▶ **Task instructions**:
[a] In the SPIR-V header patch, which existing header does the new header's structure follow?
[b] Continue the SPIR-V header patch from the point where it stops.

▶ **Document segment**:

[BEGIN]

Author: Jon Chesterfield (JonChesterfield)

Changes

Structure follows amdgcnintrin.h but with declarations where compiler intrinsics are not yet available.

Address space numbers, kernel attribute, checking how it interacts with openmp are left for later patches.


Full diff: https://github.com/llvm/llvm-project/pull/131164.diff

4 Files Affected:

  • (modified) clang/lib/Headers/amdgpuintrin.h (+1-1)
  • (modified) clang/lib/Headers/gpuintrin.h (+2)
  • (added) clang/lib/Headers/spirv64intrin.h (+131)
  • (modified) clang/test/Headers/gpuintrin.c (+223)
diff --git a/clang/lib/Headers/amdgpuintrin.h b/clang/lib/Headers/amdgpuintrin.h
index f7fb8e2814180..817cfeec896c4 100644
--- a/clang/lib/Headers/amdgpuintrin.h
+++ b/clang/lib/Headers/amdgpuintrin.h
@@ -1,4 +1,4 @@
-//===-- amdgpuintrin.h - AMDPGU intrinsic functions -----------------------===//
+//===-- amdgpuintrin.h - AMDGPU intrinsic functions -----------------------===//
 //
 // Part of the LLVM Project, under the Apache License v2.0 with LLVM Exceptions.
 // See https://llvm.org/LICENSE.txt for license information.
diff --git a/clang/lib/Headers/gpuintrin.h b/clang/lib/Headers/gpuintrin.h
index 0fb3916acac61..cf1cfd41a6788 100644
--- a/clang/lib/Headers/gpuintrin.h
+++ b/clang/lib/Headers/gpuintrin.h
@@ -60,6 +60,8 @@ _Pragma("omp end declare target");
 #include <nvptxintrin.h>
 #elif defined(__AMDGPU__)
 #include <amdgpuintrin.h>
+#elif defined(__SPIRV64__)

[END]

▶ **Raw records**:
[BEGIN]

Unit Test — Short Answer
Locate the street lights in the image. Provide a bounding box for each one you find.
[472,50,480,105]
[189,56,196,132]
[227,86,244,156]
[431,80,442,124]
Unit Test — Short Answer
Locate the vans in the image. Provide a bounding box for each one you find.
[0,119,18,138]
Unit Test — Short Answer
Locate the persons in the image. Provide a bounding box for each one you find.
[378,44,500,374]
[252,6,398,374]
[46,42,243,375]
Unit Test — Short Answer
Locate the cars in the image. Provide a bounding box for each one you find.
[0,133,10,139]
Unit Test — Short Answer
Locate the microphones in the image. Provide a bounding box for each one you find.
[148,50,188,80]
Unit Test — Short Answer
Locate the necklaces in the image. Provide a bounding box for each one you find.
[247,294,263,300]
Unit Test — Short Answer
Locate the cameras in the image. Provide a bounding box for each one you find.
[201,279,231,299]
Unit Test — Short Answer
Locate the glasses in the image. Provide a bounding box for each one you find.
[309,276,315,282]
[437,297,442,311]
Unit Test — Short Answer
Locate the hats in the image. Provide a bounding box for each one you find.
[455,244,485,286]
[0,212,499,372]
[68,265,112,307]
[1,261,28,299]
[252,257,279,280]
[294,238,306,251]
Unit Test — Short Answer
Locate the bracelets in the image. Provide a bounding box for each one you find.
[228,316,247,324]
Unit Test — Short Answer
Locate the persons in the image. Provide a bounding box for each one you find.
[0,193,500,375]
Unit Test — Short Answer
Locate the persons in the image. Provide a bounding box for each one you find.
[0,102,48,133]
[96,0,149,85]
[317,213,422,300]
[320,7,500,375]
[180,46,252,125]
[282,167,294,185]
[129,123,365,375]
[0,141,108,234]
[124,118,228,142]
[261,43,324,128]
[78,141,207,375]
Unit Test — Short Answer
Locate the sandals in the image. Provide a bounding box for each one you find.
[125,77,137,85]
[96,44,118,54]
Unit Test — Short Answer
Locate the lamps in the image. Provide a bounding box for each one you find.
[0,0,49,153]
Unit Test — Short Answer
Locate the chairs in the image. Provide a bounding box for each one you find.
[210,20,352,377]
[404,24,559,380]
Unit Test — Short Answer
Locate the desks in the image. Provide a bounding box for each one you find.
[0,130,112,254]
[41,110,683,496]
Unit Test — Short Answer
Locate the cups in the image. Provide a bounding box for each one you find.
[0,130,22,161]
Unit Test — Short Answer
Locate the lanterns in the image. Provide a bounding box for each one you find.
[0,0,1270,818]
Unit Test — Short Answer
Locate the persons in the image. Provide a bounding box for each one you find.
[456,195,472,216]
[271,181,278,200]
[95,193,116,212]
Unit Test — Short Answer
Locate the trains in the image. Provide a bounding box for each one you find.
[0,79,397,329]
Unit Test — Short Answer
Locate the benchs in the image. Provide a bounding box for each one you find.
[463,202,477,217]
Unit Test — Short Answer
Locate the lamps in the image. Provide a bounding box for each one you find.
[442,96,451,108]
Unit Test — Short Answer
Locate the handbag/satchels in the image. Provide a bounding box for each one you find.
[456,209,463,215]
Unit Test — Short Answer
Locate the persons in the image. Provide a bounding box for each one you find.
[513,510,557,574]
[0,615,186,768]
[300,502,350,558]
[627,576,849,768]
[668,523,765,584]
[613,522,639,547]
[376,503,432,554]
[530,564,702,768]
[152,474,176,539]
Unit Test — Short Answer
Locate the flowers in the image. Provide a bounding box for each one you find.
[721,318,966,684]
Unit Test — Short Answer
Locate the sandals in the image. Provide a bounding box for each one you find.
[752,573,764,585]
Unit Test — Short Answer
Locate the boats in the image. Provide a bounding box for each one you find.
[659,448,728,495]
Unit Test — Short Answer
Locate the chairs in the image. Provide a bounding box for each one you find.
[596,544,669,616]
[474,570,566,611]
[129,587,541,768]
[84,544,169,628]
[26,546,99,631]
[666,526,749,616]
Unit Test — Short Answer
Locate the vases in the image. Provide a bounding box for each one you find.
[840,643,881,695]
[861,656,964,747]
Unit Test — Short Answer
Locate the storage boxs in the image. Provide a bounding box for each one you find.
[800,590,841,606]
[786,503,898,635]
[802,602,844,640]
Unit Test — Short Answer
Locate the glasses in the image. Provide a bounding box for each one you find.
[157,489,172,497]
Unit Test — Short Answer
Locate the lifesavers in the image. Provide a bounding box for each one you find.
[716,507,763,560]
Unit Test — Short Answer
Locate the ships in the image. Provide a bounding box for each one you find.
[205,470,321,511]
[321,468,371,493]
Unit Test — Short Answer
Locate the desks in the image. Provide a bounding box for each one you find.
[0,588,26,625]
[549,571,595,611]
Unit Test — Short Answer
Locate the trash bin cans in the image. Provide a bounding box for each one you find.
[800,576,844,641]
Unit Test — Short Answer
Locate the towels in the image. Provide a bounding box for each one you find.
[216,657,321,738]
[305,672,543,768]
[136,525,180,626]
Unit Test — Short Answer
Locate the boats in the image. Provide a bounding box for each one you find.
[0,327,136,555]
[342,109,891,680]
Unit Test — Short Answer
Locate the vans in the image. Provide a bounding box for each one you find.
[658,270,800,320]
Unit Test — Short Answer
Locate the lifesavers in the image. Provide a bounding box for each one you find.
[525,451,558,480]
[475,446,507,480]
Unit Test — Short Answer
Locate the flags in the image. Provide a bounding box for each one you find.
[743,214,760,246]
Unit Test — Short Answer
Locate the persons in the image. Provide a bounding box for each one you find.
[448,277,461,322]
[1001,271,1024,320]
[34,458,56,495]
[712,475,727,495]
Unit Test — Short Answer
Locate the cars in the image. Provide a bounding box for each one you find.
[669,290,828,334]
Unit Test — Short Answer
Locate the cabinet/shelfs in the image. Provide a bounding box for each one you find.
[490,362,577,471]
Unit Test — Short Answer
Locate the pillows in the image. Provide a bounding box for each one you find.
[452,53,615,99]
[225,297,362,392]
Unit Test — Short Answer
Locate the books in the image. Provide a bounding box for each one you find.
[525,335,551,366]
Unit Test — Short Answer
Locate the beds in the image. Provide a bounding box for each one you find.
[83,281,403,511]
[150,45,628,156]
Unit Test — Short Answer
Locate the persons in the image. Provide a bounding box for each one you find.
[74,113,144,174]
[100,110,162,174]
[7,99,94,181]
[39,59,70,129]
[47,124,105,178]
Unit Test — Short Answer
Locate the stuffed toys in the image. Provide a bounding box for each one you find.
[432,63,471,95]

[END]

▶ **Expected outputs**:
[a] It follows amdgcnintrin.h.

[b]
+#include <spirv64intrin.h>
 #elif !defined(_OPENMP)
 #error "This header is only meant to be used on GPU architectures."
 #endif
diff --git a/clang/lib/Headers/spirv64intrin.h b/clang/lib/Headers/spirv64intrin.h
new file mode 100644
index 0000000000000..2b9157544f170
--- /dev/null
+++ b/clang/lib/Headers/spirv64intrin.h
@@ -0,0 +1,131 @@
+//===-- spirv64intrin.h - SPIRV64 intrinsic functions --------------------===//
+//
+// Part of the LLVM Project, under the Apache License v2.0 with LLVM Exceptions.
+// See https://llvm.org/LICENSE.txt for license information.
+// SPDX-License-Identifier: Apache-2.0 WITH LLVM-exception
+//
+//===----------------------------------------------------------------------===//
+
+#ifndef __SPIRV64INTRIN_H
+#define __SPIRV64INTRIN_H
+
+#ifndef __SPIRV64__
+#error "This file is intended for SPIRV64 targets or offloading to SPIRV64"
+#endif
+
+#ifndef __GPUINTRIN_H
+#error "Never use <spirv64intrin.h> directly; include <gpuintrin.h> instead"
+#endif
+
+// This is the skeleton of the spirv64 implementation for gpuintrin
+// Address spaces and kernel attribute are not yet implemented
+// The target-specific functions are declarations waiting for clang support
+
+#if defined(_OPENMP)
+#error "Openmp is not yet available on spirv64 though gpuintrin header"
+#endif
+
+// Type aliases to the address spaces used by the SPIRV backend.
+#define __gpu_private
+#define __gpu_constant
+#define __gpu_local
+#define __gpu_global
+#define __gpu_generic
+
+// Attribute to declare a function as a kernel.
+#define __gpu_kernel
+
+// Returns the number of workgroups in the 'x' dimension of the grid.
+_DEFAULT_FN_ATTRS uint32_t __gpu_num_blocks_x(void);
+
+// Returns the number of workgroups in the 'y' dimension of the grid.
+_DEFAULT_FN_ATTRS uint32_t __gpu_num_blocks_y(void);
+
+// Returns the number of workgroups in the 'z' dimension of the grid.
+_DEFAULT_FN_ATTRS uint32_t __gpu_num_blocks_z(void);
+
+// Returns the 'x' dimension of the current AMD workgroup's id.
+_DEFAULT_FN_ATTRS uint32_t __gpu_block_id_x(void);
+
+// Returns the 'y' dimension of the current AMD workgroup's id.
+_DEFAULT_FN_ATTRS uint32_t __gpu_block_id_y(void);
+
+// Returns the 'z' dimension of the current AMD workgroup's id.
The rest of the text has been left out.